◆ YOUR OBJECTIVE:
What follows is a listing; restate every line of it word for word.
%%
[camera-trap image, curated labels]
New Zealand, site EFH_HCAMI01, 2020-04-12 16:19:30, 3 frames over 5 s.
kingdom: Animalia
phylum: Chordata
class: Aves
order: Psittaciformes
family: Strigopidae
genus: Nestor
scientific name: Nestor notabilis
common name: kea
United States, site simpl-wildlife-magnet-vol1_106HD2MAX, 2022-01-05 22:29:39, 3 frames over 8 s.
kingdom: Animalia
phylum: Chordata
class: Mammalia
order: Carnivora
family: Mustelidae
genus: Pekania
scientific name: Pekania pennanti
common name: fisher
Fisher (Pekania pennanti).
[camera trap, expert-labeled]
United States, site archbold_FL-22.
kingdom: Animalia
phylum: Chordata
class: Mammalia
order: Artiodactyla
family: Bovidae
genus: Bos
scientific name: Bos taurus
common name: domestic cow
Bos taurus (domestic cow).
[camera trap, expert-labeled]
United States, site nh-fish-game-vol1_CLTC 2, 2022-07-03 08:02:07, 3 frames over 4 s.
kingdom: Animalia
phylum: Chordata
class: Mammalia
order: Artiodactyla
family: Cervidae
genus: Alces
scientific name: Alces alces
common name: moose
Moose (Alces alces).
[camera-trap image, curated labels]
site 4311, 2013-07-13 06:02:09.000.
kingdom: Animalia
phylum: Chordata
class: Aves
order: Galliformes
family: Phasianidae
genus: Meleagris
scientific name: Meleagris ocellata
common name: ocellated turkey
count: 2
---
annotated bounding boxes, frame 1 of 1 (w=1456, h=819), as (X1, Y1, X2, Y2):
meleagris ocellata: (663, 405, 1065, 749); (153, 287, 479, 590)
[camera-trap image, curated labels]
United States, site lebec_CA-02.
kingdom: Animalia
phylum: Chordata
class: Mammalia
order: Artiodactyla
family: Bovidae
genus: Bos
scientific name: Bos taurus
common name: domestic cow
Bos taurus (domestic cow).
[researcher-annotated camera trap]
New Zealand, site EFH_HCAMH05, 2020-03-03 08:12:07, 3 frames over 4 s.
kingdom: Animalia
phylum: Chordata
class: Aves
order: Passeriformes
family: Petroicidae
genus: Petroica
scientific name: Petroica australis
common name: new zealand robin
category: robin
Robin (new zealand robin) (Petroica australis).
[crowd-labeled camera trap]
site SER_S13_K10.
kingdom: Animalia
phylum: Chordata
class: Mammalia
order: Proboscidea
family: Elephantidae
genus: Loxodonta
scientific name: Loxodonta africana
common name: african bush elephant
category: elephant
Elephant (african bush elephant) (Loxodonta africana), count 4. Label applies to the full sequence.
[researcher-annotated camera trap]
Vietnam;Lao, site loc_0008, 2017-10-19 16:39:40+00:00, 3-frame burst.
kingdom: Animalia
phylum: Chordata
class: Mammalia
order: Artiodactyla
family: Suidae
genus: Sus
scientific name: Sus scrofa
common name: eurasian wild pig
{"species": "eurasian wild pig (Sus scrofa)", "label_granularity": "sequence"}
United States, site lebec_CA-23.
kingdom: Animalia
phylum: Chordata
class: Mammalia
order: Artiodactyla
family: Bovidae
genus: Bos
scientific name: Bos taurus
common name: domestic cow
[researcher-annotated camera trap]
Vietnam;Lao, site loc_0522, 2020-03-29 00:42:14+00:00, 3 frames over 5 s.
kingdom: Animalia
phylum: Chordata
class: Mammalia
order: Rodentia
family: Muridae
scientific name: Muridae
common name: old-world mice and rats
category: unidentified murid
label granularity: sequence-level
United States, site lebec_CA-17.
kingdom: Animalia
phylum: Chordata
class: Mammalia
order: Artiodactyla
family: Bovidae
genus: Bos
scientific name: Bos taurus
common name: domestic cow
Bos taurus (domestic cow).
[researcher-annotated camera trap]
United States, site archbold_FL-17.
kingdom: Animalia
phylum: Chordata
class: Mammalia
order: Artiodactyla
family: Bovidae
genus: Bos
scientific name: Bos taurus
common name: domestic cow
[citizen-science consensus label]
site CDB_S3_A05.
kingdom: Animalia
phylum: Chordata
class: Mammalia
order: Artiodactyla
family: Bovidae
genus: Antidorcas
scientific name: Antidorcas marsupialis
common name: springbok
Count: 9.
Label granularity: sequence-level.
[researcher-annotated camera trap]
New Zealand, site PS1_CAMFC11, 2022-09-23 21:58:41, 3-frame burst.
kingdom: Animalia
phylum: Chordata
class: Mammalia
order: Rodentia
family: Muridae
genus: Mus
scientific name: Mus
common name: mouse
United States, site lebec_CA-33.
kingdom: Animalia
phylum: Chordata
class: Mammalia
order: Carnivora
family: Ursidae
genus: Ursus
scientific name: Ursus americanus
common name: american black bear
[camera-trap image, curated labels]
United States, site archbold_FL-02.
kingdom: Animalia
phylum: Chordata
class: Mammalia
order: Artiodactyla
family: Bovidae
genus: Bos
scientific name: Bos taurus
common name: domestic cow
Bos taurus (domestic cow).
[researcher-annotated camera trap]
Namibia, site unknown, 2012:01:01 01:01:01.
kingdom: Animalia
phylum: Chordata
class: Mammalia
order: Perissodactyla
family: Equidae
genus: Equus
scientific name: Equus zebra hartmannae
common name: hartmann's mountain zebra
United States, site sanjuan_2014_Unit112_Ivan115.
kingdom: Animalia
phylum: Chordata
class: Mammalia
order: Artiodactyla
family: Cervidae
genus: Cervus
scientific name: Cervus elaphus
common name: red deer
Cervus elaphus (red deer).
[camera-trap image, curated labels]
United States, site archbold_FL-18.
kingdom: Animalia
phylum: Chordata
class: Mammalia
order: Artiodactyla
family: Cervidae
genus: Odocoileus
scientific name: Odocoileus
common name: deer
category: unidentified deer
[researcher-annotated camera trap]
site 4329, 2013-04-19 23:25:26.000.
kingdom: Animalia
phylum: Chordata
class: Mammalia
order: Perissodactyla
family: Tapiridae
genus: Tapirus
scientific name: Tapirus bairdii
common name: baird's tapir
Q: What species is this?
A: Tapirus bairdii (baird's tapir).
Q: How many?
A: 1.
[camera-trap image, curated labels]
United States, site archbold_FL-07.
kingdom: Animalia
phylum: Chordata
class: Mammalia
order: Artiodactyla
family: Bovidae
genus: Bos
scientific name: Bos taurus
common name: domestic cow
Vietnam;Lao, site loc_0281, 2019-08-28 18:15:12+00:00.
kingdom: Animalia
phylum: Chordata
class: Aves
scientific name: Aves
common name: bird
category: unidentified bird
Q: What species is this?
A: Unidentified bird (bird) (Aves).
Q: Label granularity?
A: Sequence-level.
%%
◆ RESULT OF THE EXERCISE:
[camera-trap image, curated labels]
New Zealand, site EFH_HCAMI01, 2020-04-12 16:19:30, 3 frames over 5 s.
kingdom: Animalia
phylum: Chordata
class: Aves
order: Psittaciformes
family: Strigopidae
genus: Nestor
scientific name: Nestor notabilis
common name: kea
United States, site simpl-wildlife-magnet-vol1_106HD2MAX, 2022-01-05 22:29:39, 3 frames over 8 s.
kingdom: Animalia
phylum: Chordata
class: Mammalia
order: Carnivora
family: Mustelidae
genus: Pekania
scientific name: Pekania pennanti
common name: fisher
Fisher (Pekania pennanti).
[camera trap, expert-labeled]
United States, site archbold_FL-22.
kingdom: Animalia
phylum: Chordata
class: Mammalia
order: Artiodactyla
family: Bovidae
genus: Bos
scientific name: Bos taurus
common name: domestic cow
Bos taurus (domestic cow).
[camera trap, expert-labeled]
United States, site nh-fish-game-vol1_CLTC 2, 2022-07-03 08:02:07, 3 frames over 4 s.
kingdom: Animalia
phylum: Chordata
class: Mammalia
order: Artiodactyla
family: Cervidae
genus: Alces
scientific name: Alces alces
common name: moose
Moose (Alces alces).
[camera-trap image, curated labels]
site 4311, 2013-07-13 06:02:09.000.
kingdom: Animalia
phylum: Chordata
class: Aves
order: Galliformes
family: Phasianidae
genus: Meleagris
scientific name: Meleagris ocellata
common name: ocellated turkey
count: 2
---
annotated bounding boxes, frame 1 of 1 (w=1456, h=819), as (X1, Y1, X2, Y2):
meleagris ocellata: (663, 405, 1065, 749); (153, 287, 479, 590)
[camera-trap image, curated labels]
United States, site lebec_CA-02.
kingdom: Animalia
phylum: Chordata
class: Mammalia
order: Artiodactyla
family: Bovidae
genus: Bos
scientific name: Bos taurus
common name: domestic cow
Bos taurus (domestic cow).
[researcher-annotated camera trap]
New Zealand, site EFH_HCAMH05, 2020-03-03 08:12:07, 3 frames over 4 s.
kingdom: Animalia
phylum: Chordata
class: Aves
order: Passeriformes
family: Petroicidae
genus: Petroica
scientific name: Petroica australis
common name: new zealand robin
category: robin
Robin (new zealand robin) (Petroica australis).
[crowd-labeled camera trap]
site SER_S13_K10.
kingdom: Animalia
phylum: Chordata
class: Mammalia
order: Proboscidea
family: Elephantidae
genus: Loxodonta
scientific name: Loxodonta africana
common name: african bush elephant
category: elephant
Elephant (african bush elephant) (Loxodonta africana), count 4. Label applies to the full sequence.
[researcher-annotated camera trap]
Vietnam;Lao, site loc_0008, 2017-10-19 16:39:40+00:00, 3-frame burst.
kingdom: Animalia
phylum: Chordata
class: Mammalia
order: Artiodactyla
family: Suidae
genus: Sus
scientific name: Sus scrofa
common name: eurasian wild pig
{"species": "eurasian wild pig (Sus scrofa)", "label_granularity": "sequence"}
United States, site lebec_CA-23.
kingdom: Animalia
phylum: Chordata
class: Mammalia
order: Artiodactyla
family: Bovidae
genus: Bos
scientific name: Bos taurus
common name: domestic cow
[researcher-annotated camera trap]
Vietnam;Lao, site loc_0522, 2020-03-29 00:42:14+00:00, 3 frames over 5 s.
kingdom: Animalia
phylum: Chordata
class: Mammalia
order: Rodentia
family: Muridae
scientific name: Muridae
common name: old-world mice and rats
category: unidentified murid
label granularity: sequence-level
United States, site lebec_CA-17.
kingdom: Animalia
phylum: Chordata
class: Mammalia
order: Artiodactyla
family: Bovidae
genus: Bos
scientific name: Bos taurus
common name: domestic cow
Bos taurus (domestic cow).
[researcher-annotated camera trap]
United States, site archbold_FL-17.
kingdom: Animalia
phylum: Chordata
class: Mammalia
order: Artiodactyla
family: Bovidae
genus: Bos
scientific name: Bos taurus
common name: domestic cow
[citizen-science consensus label]
site CDB_S3_A05.
kingdom: Animalia
phylum: Chordata
class: Mammalia
order: Artiodactyla
family: Bovidae
genus: Antidorcas
scientific name: Antidorcas marsupialis
common name: springbok
Count: 9.
Label granularity: sequence-level.
[researcher-annotated camera trap]
New Zealand, site PS1_CAMFC11, 2022-09-23 21:58:41, 3-frame burst.
kingdom: Animalia
phylum: Chordata
class: Mammalia
order: Rodentia
family: Muridae
genus: Mus
scientific name: Mus
common name: mouse
United States, site lebec_CA-33.
kingdom: Animalia
phylum: Chordata
class: Mammalia
order: Carnivora
family: Ursidae
genus: Ursus
scientific name: Ursus americanus
common name: american black bear
[camera-trap image, curated labels]
United States, site archbold_FL-02.
kingdom: Animalia
phylum: Chordata
class: Mammalia
order: Artiodactyla
family: Bovidae
genus: Bos
scientific name: Bos taurus
common name: domestic cow
Bos taurus (domestic cow).
[researcher-annotated camera trap]
Namibia, site unknown, 2012:01:01 01:01:01.
kingdom: Animalia
phylum: Chordata
class: Mammalia
order: Perissodactyla
family: Equidae
genus: Equus
scientific name: Equus zebra hartmannae
common name: hartmann's mountain zebra
United States, site sanjuan_2014_Unit112_Ivan115.
kingdom: Animalia
phylum: Chordata
class: Mammalia
order: Artiodactyla
family: Cervidae
genus: Cervus
scientific name: Cervus elaphus
common name: red deer
Cervus elaphus (red deer).
[camera-trap image, curated labels]
United States, site archbold_FL-18.
kingdom: Animalia
phylum: Chordata
class: Mammalia
order: Artiodactyla
family: Cervidae
genus: Odocoileus
scientific name: Odocoileus
common name: deer
category: unidentified deer
[researcher-annotated camera trap]
site 4329, 2013-04-19 23:25:26.000.
kingdom: Animalia
phylum: Chordata
class: Mammalia
order: Perissodactyla
family: Tapiridae
genus: Tapirus
scientific name: Tapirus bairdii
common name: baird's tapir
Q: What species is this?
A: Tapirus bairdii (baird's tapir).
Q: How many?
A: 1.
[camera-trap image, curated labels]
United States, site archbold_FL-07.
kingdom: Animalia
phylum: Chordata
class: Mammalia
order: Artiodactyla
family: Bovidae
genus: Bos
scientific name: Bos taurus
common name: domestic cow
Vietnam;Lao, site loc_0281, 2019-08-28 18:15:12+00:00.
kingdom: Animalia
phylum: Chordata
class: Aves
scientific name: Aves
common name: bird
category: unidentified bird
Q: What species is this?
A: Unidentified bird (bird) (Aves).
Q: Label granularity?
A: Sequence-level.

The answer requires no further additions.